Promises, promises

Early on in my career, I learned not to make promises that I could not keep.

Even now, I rarely use the phrase “I promise.”

This is partially because so much in any workplace is interconnected and dependant on other people. Making a promise that is not entirely within your own sphere of influence is not prudent.

That said, I have recently been thinking of branding and marketing from an organizational perspective.

To provide direction, one approach I would consider is asking yourself as an organization, what if anything would you promise to your clients and to your employees?

I did this exercise over a decade ago and depending on what industry you are in, your answers might be very different.

My own exercise focused more on the employee side as that was more in-line with my role and responsibilities.

From a customer side, the simple promise to be available to hear their feedback could be a good starting place.

And, if you get feedback through a transparent process, it is vital that you share back that feedback in a transparent process even if what you get back is critical.

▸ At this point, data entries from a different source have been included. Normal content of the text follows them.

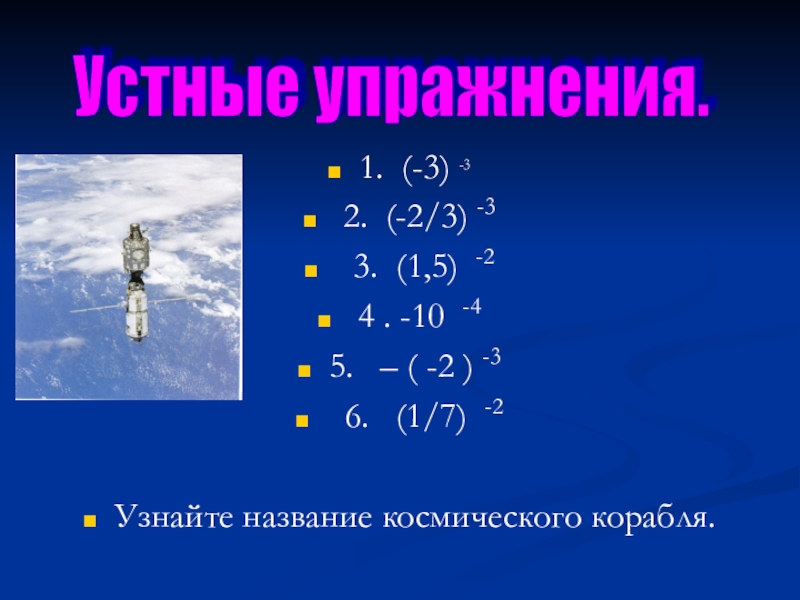 Устные упражнения.

1. $(-3)^{-3}$

2. $(-2/3)^{-3}$

3. $(1,5)^{-2}$

4 . $-10^{-4}$

5. $-(-2)^{-3}$

6. $(1/7)^{-2}$

Узнайте название космического корабля.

The feedback might even feel like a punch in the stomach, yet that would mean your clients are being honest and that is something to build on.

From an employee side, in my perspective, two of the most important promises to make is to involve people in decisions that impact them directly.

And, that individual requests will always be considered individually.

Yes, you can have standardization, yet unique individual cases and scenarios should always get unique individual attention.

I realize some might think this could create a pandoras box type situation yet what I have found is that if you take a cookie-cutter approach to staff engagement and issues, you could lose trust.

If you lose trust, even the best strategy and sophisticated standardization won’t garner great results for the people or the organization.

To me, this is in-line with taking a humanistic approach to dealing with people issues.

On the surface, the exercise above is simple. In practice, it can not only be difficult to identify and consistently deliver, getting an agreed set of promises within your team might also be challenging.

Given this, it might be very necessary to make a few promises and ensure you have everything you need in place to deliver.